TASK DETAILS: Copy out exactly the lines from the line containing "From the perspective" to the end of the listing.

Scene-based reasoning records:
****************

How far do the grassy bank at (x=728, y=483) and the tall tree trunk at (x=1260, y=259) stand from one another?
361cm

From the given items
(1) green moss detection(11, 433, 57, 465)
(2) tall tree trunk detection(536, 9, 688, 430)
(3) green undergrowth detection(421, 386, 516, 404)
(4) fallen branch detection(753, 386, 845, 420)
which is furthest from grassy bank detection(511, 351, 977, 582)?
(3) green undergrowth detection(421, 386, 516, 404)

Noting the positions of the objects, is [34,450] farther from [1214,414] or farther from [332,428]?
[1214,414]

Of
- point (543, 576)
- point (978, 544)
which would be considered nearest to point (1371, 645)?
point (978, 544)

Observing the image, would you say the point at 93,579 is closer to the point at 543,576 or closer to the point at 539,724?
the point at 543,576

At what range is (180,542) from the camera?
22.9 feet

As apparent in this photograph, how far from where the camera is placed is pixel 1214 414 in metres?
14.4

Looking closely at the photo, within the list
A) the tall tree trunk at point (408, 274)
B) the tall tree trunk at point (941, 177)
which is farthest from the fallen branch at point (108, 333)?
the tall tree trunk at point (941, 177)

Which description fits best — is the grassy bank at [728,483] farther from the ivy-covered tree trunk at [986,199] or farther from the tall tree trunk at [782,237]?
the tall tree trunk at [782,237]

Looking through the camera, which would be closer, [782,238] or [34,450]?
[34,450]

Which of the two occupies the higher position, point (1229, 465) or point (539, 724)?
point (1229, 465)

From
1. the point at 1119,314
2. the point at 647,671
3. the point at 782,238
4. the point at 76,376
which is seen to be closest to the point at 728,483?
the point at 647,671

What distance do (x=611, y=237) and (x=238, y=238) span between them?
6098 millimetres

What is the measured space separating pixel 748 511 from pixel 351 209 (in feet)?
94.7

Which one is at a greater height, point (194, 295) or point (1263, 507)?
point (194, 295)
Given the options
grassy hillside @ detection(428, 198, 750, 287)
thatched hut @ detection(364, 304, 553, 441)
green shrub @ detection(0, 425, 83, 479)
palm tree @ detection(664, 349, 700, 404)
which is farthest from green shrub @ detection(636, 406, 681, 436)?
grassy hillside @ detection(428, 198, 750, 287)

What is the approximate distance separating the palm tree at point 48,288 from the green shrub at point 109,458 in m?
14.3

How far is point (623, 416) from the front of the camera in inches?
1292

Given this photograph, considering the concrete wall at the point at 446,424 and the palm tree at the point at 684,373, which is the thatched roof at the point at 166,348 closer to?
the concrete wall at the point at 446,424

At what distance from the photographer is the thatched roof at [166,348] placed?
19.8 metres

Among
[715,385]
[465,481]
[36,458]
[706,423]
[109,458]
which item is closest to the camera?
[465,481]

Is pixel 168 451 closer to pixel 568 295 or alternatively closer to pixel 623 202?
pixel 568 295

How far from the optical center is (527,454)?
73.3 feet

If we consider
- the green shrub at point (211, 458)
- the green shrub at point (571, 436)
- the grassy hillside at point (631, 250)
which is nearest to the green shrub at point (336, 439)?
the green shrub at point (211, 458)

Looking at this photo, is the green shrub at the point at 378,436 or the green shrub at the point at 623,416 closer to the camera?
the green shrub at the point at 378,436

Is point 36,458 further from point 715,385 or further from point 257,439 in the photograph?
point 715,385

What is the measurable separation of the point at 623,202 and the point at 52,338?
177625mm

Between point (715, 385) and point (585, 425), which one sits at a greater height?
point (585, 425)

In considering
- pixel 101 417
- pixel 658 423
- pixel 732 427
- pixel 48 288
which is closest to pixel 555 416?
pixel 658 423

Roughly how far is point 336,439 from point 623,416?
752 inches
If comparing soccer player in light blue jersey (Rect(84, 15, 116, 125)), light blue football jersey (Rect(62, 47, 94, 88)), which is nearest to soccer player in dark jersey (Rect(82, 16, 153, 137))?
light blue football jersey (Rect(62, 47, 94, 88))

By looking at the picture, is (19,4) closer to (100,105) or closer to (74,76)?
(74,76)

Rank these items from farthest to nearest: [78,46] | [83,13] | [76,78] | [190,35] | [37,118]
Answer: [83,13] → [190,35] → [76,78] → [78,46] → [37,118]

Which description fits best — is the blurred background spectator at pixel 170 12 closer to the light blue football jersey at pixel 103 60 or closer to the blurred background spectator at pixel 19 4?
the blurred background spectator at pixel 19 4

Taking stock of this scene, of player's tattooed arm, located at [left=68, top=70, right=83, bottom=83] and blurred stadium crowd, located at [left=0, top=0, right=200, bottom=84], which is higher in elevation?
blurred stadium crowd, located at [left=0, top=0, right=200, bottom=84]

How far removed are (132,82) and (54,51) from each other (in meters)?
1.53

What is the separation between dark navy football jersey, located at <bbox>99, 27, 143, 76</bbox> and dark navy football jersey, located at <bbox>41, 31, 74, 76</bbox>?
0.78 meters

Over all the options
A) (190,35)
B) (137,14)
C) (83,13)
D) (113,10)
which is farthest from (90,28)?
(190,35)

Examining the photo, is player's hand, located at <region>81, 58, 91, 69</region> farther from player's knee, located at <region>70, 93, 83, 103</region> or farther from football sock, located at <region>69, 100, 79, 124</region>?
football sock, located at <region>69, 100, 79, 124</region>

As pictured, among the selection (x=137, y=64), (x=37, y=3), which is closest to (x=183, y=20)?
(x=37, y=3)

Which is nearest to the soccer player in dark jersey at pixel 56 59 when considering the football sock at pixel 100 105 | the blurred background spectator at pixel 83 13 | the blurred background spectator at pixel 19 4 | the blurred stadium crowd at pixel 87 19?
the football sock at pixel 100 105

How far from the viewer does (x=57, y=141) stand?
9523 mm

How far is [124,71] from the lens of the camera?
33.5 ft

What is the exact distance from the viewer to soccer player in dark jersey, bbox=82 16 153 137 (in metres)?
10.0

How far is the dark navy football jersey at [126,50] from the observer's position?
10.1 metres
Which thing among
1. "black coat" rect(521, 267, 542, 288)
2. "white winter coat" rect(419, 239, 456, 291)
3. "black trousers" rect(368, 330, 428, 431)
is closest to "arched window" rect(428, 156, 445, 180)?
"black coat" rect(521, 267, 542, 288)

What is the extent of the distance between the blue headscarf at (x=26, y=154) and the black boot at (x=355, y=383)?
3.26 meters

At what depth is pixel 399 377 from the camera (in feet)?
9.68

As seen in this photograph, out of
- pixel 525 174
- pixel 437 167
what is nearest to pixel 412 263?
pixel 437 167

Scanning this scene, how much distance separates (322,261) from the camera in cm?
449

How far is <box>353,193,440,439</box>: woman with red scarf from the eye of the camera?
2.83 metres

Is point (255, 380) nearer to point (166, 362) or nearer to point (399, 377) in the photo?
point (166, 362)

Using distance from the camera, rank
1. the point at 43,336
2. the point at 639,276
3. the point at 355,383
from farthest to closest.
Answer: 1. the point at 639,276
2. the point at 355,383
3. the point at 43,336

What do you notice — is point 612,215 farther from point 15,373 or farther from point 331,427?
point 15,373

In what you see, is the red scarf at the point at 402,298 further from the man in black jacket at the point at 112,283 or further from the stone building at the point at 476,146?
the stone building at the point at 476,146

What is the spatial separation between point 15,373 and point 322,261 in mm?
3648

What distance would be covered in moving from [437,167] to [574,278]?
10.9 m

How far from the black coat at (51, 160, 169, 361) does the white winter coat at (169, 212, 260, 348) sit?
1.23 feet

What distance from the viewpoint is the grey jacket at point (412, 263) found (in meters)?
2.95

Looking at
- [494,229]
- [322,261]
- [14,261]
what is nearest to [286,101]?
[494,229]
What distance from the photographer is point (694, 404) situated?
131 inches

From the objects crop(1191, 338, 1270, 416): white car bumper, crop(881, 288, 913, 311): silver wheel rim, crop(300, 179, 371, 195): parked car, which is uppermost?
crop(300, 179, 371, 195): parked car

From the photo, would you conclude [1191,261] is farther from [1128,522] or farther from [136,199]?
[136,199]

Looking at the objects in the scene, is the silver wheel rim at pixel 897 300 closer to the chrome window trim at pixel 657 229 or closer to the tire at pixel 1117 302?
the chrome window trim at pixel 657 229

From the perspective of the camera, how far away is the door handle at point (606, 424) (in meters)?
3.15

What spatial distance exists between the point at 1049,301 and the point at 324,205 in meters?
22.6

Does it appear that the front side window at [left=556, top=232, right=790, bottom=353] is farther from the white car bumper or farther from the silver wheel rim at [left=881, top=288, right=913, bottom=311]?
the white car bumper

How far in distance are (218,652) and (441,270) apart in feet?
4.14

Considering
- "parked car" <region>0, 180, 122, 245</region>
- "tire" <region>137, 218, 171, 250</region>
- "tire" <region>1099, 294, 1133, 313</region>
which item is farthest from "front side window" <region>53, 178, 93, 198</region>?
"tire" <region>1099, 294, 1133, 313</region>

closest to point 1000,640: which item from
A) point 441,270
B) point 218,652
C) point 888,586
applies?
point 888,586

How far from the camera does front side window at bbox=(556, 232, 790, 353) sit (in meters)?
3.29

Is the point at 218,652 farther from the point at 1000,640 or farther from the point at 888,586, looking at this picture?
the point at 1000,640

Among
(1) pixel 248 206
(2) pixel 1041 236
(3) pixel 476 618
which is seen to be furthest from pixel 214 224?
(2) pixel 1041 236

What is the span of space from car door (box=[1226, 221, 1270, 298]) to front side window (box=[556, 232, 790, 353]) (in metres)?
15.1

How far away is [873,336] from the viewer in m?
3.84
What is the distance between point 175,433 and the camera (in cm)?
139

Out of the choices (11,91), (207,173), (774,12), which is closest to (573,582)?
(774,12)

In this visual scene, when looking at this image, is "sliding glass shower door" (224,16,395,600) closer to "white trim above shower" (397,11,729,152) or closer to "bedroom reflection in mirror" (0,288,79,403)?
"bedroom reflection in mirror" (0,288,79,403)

****************

TASK ANSWER:
From the perspective of the camera, how far away is the door handle at point (606, 424) (in meters)?
3.15

What spatial distance exists between the point at 1049,301 and the point at 324,205 in meters?
22.6

Does it appear that the front side window at [left=556, top=232, right=790, bottom=353] is farther from the white car bumper or farther from the silver wheel rim at [left=881, top=288, right=913, bottom=311]?
the white car bumper

How far in distance are (218,652) and (441,270) apart in feet?
4.14

Considering
- "parked car" <region>0, 180, 122, 245</region>
- "tire" <region>137, 218, 171, 250</region>
- "tire" <region>1099, 294, 1133, 313</region>
which item is farthest from "front side window" <region>53, 178, 93, 198</region>?
"tire" <region>1099, 294, 1133, 313</region>

closest to point 1000,640: which item from
A) point 441,270
B) point 218,652
C) point 888,586
applies?
point 888,586

How far from the camera does front side window at bbox=(556, 232, 790, 353) sit (in meters)?
3.29

Is the point at 218,652 farther from the point at 1000,640 or farther from the point at 888,586, looking at this picture?
the point at 1000,640

Among
(1) pixel 248 206
(2) pixel 1041 236
(3) pixel 476 618
which is seen to be furthest from pixel 214 224?
(2) pixel 1041 236

What is the span of space from car door (box=[1226, 221, 1270, 298]) to front side window (box=[556, 232, 790, 353]) (in metres)?
15.1

How far away is [873,336] from the viewer in m?
3.84
What is the distance between point 175,433 and the camera (in cm)?
139

Out of the choices (11,91), (207,173), (774,12), which is closest to (573,582)?
(774,12)

In this visual scene, when looking at this image, is "sliding glass shower door" (224,16,395,600) closer to "white trim above shower" (397,11,729,152) or closer to "bedroom reflection in mirror" (0,288,79,403)?
"bedroom reflection in mirror" (0,288,79,403)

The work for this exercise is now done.